═════ TEXT FOR ANALYSIS

Registration dateMAY 04, 2026

Key Summary
  • With the surge in ocean freight costs due to the Iran war and the Strait of Hormuz blockade issue, surcharges such as WRS, BAF, and EBS have emerged as major factors.
  • Ocean freight costs are structured by adding various surcharges to the base rate, resulting in additional expenses depending on geopolitical risks such as wars and conflicts, as well as fluctuations in oil prices.
  • In this way, ocean freight surcharges serve as a flexible cost adjustment mechanism to respond to global risks and market volatility, becoming a key standard for logistics cost management.

1. What is the War Risk Surcharge (WRS) that is drawing attention due to Middle East risks?

Recently, the War Risk Surcharge (WRS) being imposed by global container carriers in a row following tensions in the Middle East region, such as the recent US-Iran war, has become an issue. In particular, when the Strait of Hormuz was blocked due to an Iranian attack, there were cases where global carriers imposed surcharges ranging from $1,500 to $4,000 per container. [1]

What exactly is the WRS, which has become the biggest pain point and key variable for shippers and logistics practitioners, intertwined with geopolitical risks like war risk premiums, and why is this cost imposed?

══════════
═════ RAW DATA

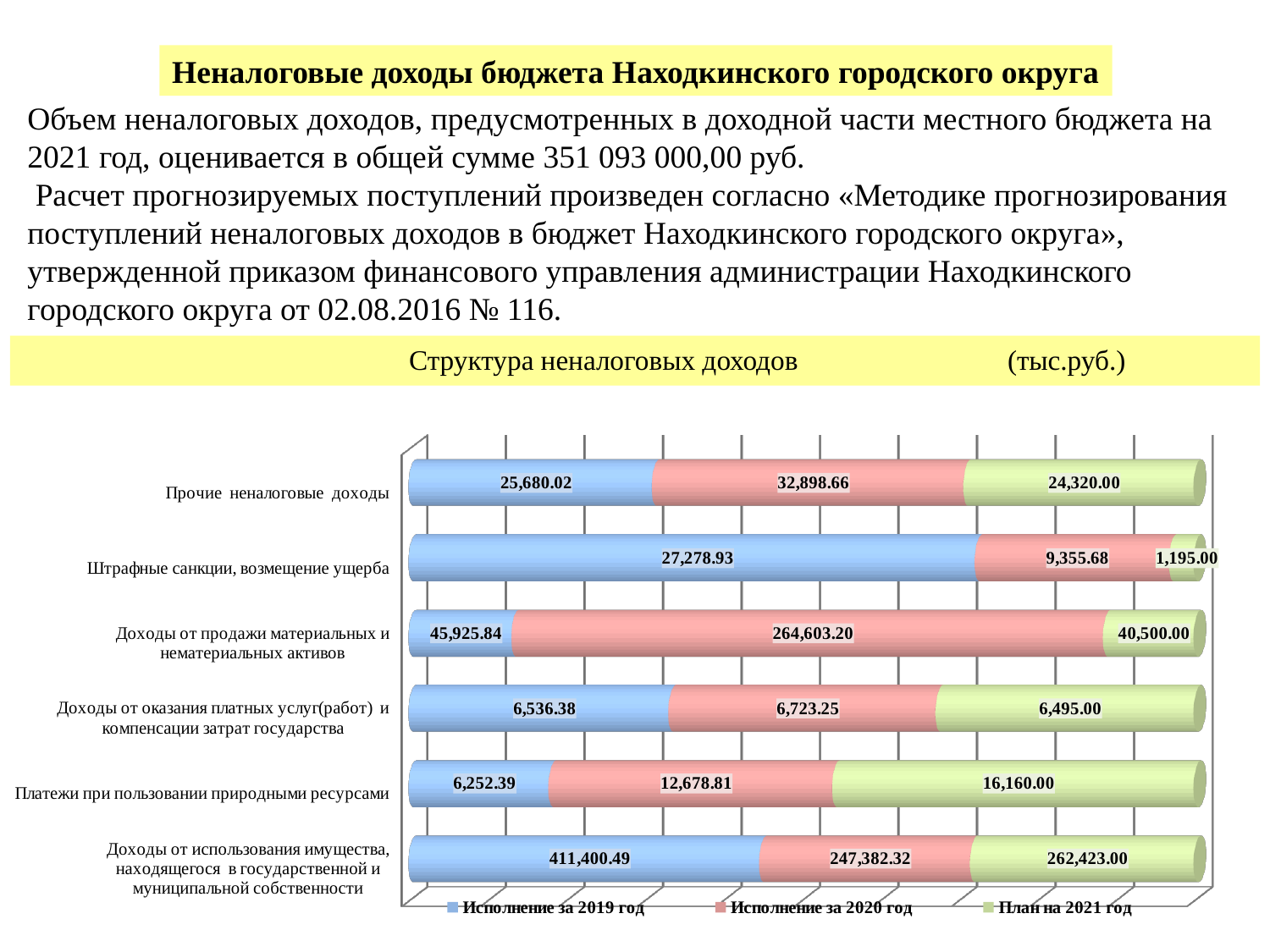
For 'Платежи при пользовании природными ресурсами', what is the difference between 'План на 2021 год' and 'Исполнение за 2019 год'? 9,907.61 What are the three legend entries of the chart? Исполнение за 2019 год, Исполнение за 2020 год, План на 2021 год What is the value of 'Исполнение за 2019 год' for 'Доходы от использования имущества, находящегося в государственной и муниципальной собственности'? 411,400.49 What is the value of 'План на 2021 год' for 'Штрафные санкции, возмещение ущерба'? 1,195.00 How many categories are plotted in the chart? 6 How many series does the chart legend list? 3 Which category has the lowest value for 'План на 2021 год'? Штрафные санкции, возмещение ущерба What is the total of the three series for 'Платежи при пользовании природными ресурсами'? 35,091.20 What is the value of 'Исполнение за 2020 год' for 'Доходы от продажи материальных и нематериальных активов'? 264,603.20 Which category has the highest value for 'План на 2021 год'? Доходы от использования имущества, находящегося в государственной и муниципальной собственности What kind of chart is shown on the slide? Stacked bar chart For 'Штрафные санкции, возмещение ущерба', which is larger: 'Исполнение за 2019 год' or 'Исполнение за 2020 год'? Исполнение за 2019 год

══════════

**PROBLEM DESCRIPTION:**
Answer these questions about the ocean freight surcharge text:
1. Which three surcharges does the summary name as major factors?
2. What range of surcharges per container did global carriers impose when the Strait of Hormuz was blocked?
3. What registration date is given?

**YOUR RESPONSE:**
1. WRS, BAF, and EBS
2. $1,500 to $4,000 per container
3. May 04, 2026